### WHAT THE TASK REQUIRES
Please restate word for word, and with nothing added, the lines that run from the one holding "22.98 | 150% |" to the end of the entries below.

== Segment start ==

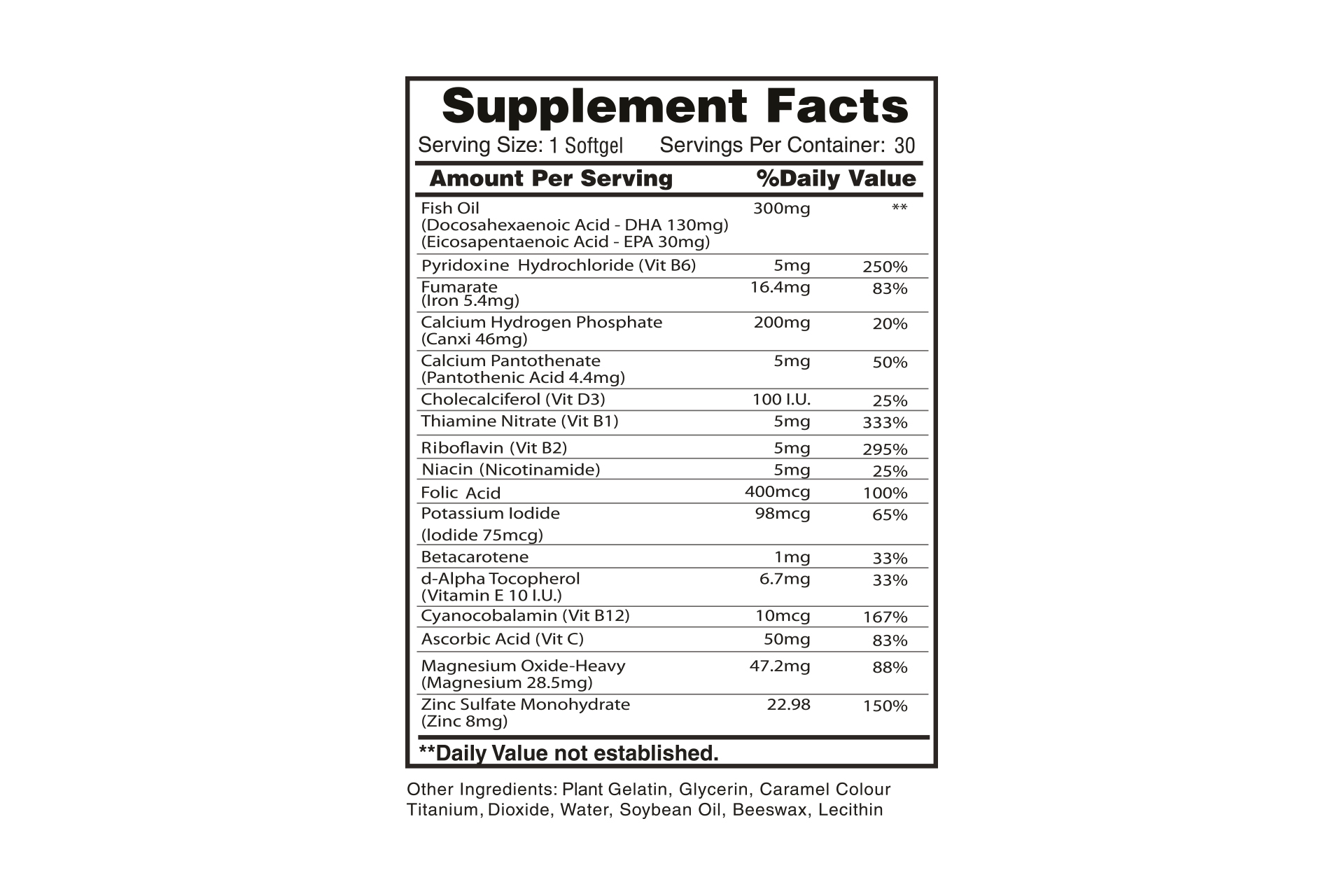 Supplement Facts

Serving Size: 1 Softgel Servings Per Container: 30

| Amount Per Serving | | %Daily Value |
|---|---|---|
| Fish Oil (Docosahexaenoic Acid - DHA 130mg) (Eicosapentaenoic Acid - EPA 30mg) | 300mg | ** |
| Pyridoxine Hydrochloride (Vit B6) | 5mg | 250% |
| Fumarate (Iron 5.4mg) | 16.4mg | 83% |
| Calcium Hydrogen Phosphate (Canxi 46mg) | 200mg | 20% |
| Calcium Pantothenate (Pantothenic Acid 4.4mg) | 5mg | 50% |
| Cholecalciferol (Vit D3) | 100 I.U. | 25% |
| Thiamine Nitrate (Vit B1) | 5mg | 333% |
| Riboflavin (Vit B2) | 5mg | 295% |
| Niacin (Nicotinamide) | 5mg | 25% |
| Folic Acid | 400mcg | 100% |
| Potassium Iodide (Iodide 75mcg) | 98mcg | 65% |
| Betacarotene | 1mg | 33% |
| d-Alpha Tocopherol (Vitamin E 10 I.U.) | 6.7mg | 33% |
| Cyanocobalamin (Vit B12) | 10mcg | 167% |
| Ascorbic Acid (Vit C) | 50mg | 83% |
| Magnesium Oxide-Heavy (Magnesium 28.5mg) | 47.2mg | 88% |
| Zinc Sulfate Monohydrate (Zinc 8mg) | 22.98 | 150% |

**Daily Value not established.

Other Ingredients: Plant Gelatin, Glycerin, Caramel Colour Titanium, Dioxide, Water, Soybean Oil, Beeswax, Lecithin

== Segment end ==

### RESPONSE FOR THIS EXERCISE
| Zinc Sulfate Monohydrate (Zinc 8mg) | 22.98 | 150% |

**Daily Value not established.

Other Ingredients: Plant Gelatin, Glycerin, Caramel Colour Titanium, Dioxide, Water, Soybean Oil, Beeswax, Lecithin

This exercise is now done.